10.5 In some circumstances Data Subjects have the right to the erasure of their personal data without undue delay. Those circumstances include: the personal data is no longer necessary in relation to the purposes for which it was collected or otherwise processed; the Data Subjects withdraw consent to consent-based processing; the processing is for direct marketing purposes; and the personal data has been unlawfully processed. However, there are certain general exclusions of the right to erasure. Those general exclusions include where processing is necessary: for exercising the right of freedom of expression and information; for compliance with a legal obligation; or for the establishment, exercise or defence of legal claims.
10.6 In some circumstances Data Subjects have the right to restrict the processing of their Personal Data. Those circumstances are: a Data Subject contests the accuracy of the Personal Data; we no longer need the Personal Data for the purposes of our processing, but you require personal data for the establishment, exercise or defence of legal claims; and you have objected to processing, pending the verification of that objection. Where processing has been restricted on this basis, we may continue to store the Personal Data. However, we will only otherwise process it: with your consent; for the establishment, exercise or defence of legal claims; for the protection of the rights of another natural or legal person; or for reasons of important public interest.
10.7 Data Subjects have the right to object to our processing of their personal data on grounds relating to their particular situation, but only to the extent that the legal basis for the processing is that the processing is necessary for: the performance of a task carried out in the public interest or in the exercise of any official authority vested in us; or the purposes of the legitimate interests pursued by us or by a third party.
10.8 Data Subjects have the right to object to our processing of their personal data for direct marketing purposes (including profiling for direct marketing purposes). If you make such an objection, we will cease to process the Personal Data for this purpose.

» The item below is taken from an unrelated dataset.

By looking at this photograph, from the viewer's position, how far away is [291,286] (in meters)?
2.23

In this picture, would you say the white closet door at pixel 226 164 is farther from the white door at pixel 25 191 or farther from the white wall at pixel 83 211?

10.9 If Data Subjects consider that our processing of their personal information infringes Data Protection Laws, they have a legal right to lodge a complaint with a supervisory authority responsible for data protection. In the UK this is the Information Commissioner’s Office.
10.10 To the extent that the legal basis for our processing of personal information is consent, Data Subjects have the right to withdraw that consent at any time. Withdrawal will not affect the lawfulness of processing before the withdrawal.
11.1 We may update this policy from time to time by publishing a new version on our website.
12 OUR CONTACT DETAILS
12.1 We are registered in England and Wales under registration number 07476407 and our registered office is at 8a Cyrus Way, Cygnet Park, Hampton, Peterborough, PE7 8HP.
12.2 Our email address is firstname.lastname@example.org
12.3 We can be contacted by post or email using the addresses given above.